Hojoon Lee, Dongyoon Hwang, Donghu Kim, Hyunseung Kim, Jun Jet Tai, K. Subramanian, Peter R. Wurman, J. Choo, Peter Stone, Takuma Seno
Coventry University
International Conference on Learning Representations (2024)
RL Benchmark

📝 Paper Summary

Network Architecture for RL Scaling Laws in RL
SimBa is a neural network architecture that enables scaling up Deep Reinforcement Learning models to millions of parameters without overfitting by explicitly enforcing a bias toward simpler functions.
Core Problem
Increasing the size of neural networks in Deep Reinforcement Learning (RL) typically leads to performance degradation due to overfitting, unlike in Computer Vision or NLP where larger models generally perform better.
Why it matters:
  • Current RL methods fail to leverage the scaling laws that have driven breakthroughs in other fields (e.g., LLMs), limiting the complexity of behaviors agents can learn.
  • Standard large networks (MLPs) fit noise in the RL training data rather than generalizable patterns, causing training to collapse as parameter count increases.
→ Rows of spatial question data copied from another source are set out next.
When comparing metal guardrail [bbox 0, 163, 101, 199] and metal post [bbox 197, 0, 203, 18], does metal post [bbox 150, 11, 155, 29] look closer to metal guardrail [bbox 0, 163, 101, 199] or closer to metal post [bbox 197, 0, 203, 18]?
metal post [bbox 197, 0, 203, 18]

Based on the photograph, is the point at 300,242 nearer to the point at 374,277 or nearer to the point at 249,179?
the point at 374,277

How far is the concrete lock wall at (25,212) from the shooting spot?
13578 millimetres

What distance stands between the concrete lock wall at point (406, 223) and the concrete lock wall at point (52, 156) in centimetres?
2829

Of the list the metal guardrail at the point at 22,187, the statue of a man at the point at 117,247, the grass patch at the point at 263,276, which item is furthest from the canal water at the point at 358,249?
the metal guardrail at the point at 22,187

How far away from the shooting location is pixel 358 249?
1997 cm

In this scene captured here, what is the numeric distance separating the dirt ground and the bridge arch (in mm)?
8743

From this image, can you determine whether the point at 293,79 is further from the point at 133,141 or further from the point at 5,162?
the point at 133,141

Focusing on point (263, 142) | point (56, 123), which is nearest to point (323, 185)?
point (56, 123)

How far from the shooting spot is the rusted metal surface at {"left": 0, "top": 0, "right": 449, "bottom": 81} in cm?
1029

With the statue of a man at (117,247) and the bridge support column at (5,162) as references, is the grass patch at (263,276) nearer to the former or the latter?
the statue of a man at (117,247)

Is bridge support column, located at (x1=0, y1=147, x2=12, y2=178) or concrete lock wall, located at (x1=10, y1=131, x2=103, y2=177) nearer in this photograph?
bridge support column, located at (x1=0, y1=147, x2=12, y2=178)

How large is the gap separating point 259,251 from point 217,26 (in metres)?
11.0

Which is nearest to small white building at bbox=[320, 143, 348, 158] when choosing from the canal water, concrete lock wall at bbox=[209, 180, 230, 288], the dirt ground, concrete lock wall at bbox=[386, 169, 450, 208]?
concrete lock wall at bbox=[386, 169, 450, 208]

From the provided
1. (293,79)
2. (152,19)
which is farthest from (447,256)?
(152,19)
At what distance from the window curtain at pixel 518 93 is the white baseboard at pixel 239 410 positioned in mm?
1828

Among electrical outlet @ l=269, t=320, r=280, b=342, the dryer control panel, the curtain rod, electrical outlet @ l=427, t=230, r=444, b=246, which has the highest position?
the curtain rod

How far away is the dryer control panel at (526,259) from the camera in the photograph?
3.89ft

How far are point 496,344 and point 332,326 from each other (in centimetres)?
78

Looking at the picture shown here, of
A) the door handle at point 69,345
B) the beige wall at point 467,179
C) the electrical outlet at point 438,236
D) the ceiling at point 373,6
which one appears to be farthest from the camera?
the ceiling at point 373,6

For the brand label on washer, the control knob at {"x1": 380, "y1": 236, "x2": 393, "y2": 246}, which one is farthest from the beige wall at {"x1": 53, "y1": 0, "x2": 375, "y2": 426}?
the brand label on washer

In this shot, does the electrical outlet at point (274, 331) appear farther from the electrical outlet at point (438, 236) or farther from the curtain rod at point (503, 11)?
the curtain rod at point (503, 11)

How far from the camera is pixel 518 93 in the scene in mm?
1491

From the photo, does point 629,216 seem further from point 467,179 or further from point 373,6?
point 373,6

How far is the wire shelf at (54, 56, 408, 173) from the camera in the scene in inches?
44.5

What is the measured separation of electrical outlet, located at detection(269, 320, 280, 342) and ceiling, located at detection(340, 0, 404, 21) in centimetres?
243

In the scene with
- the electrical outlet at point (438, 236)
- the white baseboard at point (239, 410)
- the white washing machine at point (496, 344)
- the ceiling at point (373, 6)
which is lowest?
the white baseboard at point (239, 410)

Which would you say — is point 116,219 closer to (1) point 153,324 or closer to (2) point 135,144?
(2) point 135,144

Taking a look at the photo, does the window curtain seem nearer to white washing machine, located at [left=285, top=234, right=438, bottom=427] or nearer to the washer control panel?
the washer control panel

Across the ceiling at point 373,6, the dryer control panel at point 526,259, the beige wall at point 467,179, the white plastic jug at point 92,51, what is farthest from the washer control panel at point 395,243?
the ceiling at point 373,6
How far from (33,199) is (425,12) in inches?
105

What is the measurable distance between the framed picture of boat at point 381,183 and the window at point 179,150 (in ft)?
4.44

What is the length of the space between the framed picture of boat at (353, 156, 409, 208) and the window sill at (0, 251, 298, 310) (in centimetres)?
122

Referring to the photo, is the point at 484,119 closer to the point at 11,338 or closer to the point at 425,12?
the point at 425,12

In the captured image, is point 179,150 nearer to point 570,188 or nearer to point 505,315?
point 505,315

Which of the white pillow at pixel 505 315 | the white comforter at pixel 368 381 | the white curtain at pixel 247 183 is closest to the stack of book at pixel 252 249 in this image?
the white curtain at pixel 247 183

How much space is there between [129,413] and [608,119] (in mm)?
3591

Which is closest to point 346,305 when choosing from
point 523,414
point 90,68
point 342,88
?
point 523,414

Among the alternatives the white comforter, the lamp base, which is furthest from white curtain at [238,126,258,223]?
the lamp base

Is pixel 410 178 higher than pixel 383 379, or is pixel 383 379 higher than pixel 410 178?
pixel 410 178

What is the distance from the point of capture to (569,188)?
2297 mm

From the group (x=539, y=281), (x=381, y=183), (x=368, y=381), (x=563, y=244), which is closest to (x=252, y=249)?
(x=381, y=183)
  • Existing scaling attempts often rely on computationally expensive components (like spectral normalization) or complex training protocols, making them inefficient.
Concrete Example: When scaling a Soft Actor-Critic (SAC) agent from 0.1M to 17M parameters on the 'Humanoid' task, the standard MLP architecture's performance drops significantly. In contrast, SimBa's performance improves as the model size increases.
Key Novelty
Architectural induction of Simplicity Bias
  • Uses a specific arrangement of normalization and residual connections to ensure the network prefers 'simple' (low-frequency) functions at initialization.
  • Maintains a direct linear path from input to output, adding non-linearity only via residual blocks, which encourages the model to ignore noise and focus on dominant features.
  • Does not require new loss functions or training algorithms; it is a drop-in architectural replacement for standard MLPs.
Evaluation Highlights
  • SimBa integrated into SAC matches or surpasses state-of-the-art methods across 51 tasks in DMC, MyoSuite, and HumanoidBench.
  • Scaling parameters from 0.1M to 17M consistently improves performance with SimBa, whereas standard MLPs degrade.
  • Achieves these results without computationally intensive components like self-supervised objectives, planning, or replay ratio scaling.
Breakthrough Assessment
8/10
Significantly addresses the long-standing 'scaling problem' in RL where bigger networks hurt performance. Simple architectural fix with broad applicability across multiple RL algorithms.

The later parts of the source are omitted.